Ein fauchender Schrei empfing mich. Da strömte mir ein gewaltiger Haß entgegen.
Ich kam nicht zum Schuß.
Urplötzlich war die Person verschwunden. Von einem Moment zum anderen hatte sie sich aufgelöst, als wäre sie nie zuvor dagewesen, nur wußte ich es besser. Ich trat bis an den Rand der Wanne heran und schaute hinein. Nichts mehr von dem Wesen zu sehen, es hatte nicht einmal einen Geruch hinterlassen.
Ich drehte mich um.
Der Spiegel war klein und nicht als Wandschrank gebaut. Nach einem Pflaster würde ich vergeblich Ausschau halten, aber neben dem Waschbecken lagen Papiertücher aus weichem Zellstoff, die aus der Lücke eines Kartons hervorschauten.

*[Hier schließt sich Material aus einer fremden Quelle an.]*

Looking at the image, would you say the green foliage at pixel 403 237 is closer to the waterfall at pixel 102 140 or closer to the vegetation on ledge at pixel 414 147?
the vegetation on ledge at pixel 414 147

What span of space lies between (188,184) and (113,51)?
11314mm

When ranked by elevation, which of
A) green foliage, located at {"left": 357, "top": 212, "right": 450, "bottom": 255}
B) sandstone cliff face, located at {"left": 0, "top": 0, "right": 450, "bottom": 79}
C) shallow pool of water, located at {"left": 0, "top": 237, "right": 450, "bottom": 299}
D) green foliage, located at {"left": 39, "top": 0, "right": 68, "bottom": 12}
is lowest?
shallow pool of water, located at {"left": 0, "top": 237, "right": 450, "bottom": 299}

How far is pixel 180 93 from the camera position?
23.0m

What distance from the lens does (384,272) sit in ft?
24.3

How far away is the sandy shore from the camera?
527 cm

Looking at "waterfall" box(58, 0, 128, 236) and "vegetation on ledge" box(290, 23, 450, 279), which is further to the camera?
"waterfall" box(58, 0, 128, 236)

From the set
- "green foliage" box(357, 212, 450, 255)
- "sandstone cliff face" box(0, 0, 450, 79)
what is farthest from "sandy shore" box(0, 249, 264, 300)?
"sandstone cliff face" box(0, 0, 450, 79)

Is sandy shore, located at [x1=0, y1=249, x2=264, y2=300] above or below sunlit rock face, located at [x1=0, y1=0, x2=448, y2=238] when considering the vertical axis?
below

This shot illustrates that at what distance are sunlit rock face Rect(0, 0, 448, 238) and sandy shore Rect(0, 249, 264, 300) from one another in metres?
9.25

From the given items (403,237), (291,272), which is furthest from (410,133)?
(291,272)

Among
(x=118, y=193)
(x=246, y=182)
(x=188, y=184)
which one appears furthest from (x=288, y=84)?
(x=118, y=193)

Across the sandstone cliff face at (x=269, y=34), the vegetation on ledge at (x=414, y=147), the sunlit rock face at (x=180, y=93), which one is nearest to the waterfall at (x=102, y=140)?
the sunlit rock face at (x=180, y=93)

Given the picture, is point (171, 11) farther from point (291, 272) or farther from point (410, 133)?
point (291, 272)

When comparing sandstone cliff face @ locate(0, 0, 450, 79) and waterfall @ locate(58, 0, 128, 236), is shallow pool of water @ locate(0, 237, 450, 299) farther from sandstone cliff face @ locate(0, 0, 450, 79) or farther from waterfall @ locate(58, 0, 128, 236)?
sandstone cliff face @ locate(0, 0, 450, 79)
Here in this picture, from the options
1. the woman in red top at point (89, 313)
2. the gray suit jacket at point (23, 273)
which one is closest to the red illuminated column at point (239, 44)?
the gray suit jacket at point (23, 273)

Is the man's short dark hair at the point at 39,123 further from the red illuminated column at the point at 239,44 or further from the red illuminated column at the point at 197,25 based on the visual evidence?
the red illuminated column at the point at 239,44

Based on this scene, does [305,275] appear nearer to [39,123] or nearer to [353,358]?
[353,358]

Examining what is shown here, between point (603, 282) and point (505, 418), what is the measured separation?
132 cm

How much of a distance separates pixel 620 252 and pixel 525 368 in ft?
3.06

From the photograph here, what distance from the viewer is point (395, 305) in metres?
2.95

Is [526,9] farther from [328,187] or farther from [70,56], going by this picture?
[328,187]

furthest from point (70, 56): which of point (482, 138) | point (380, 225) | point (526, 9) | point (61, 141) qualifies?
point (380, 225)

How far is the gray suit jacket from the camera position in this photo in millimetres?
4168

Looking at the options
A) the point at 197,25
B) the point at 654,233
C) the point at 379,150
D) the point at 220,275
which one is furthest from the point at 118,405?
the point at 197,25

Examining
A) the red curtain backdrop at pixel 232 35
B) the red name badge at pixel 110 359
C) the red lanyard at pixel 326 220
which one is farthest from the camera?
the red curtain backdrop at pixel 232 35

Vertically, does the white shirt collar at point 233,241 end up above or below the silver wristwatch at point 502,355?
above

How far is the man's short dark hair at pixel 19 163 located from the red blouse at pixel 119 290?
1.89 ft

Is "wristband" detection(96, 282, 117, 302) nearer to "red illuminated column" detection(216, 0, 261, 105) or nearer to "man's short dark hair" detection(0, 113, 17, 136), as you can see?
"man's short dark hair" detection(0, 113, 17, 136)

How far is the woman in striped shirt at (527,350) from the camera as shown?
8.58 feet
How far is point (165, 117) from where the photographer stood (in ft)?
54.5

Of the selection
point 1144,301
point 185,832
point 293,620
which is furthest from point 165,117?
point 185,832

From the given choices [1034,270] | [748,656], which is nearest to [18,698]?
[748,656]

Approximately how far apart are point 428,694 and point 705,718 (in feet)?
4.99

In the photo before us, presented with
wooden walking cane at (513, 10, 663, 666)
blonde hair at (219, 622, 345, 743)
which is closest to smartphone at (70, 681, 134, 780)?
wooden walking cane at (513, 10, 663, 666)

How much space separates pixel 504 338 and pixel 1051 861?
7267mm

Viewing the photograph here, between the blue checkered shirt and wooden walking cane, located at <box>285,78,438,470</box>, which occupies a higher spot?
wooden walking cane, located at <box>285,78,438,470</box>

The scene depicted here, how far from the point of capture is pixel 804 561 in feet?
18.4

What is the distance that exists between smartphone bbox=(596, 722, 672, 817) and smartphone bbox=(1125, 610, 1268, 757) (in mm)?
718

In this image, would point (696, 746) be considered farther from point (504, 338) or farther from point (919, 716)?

Ich riß einige von ihnen ab und nahm den leichten Kasten mit in das Zimmer. Die Beretta hatte ich weggesteckt. Als ich das Zimmer betrat, hatte sich der Trödler hingesetzt. Um ihn herum war die Bettdecke durch sein Blut verschmiert, und er hielt beide Hände mit den Flächen gegeneinander gepreßt.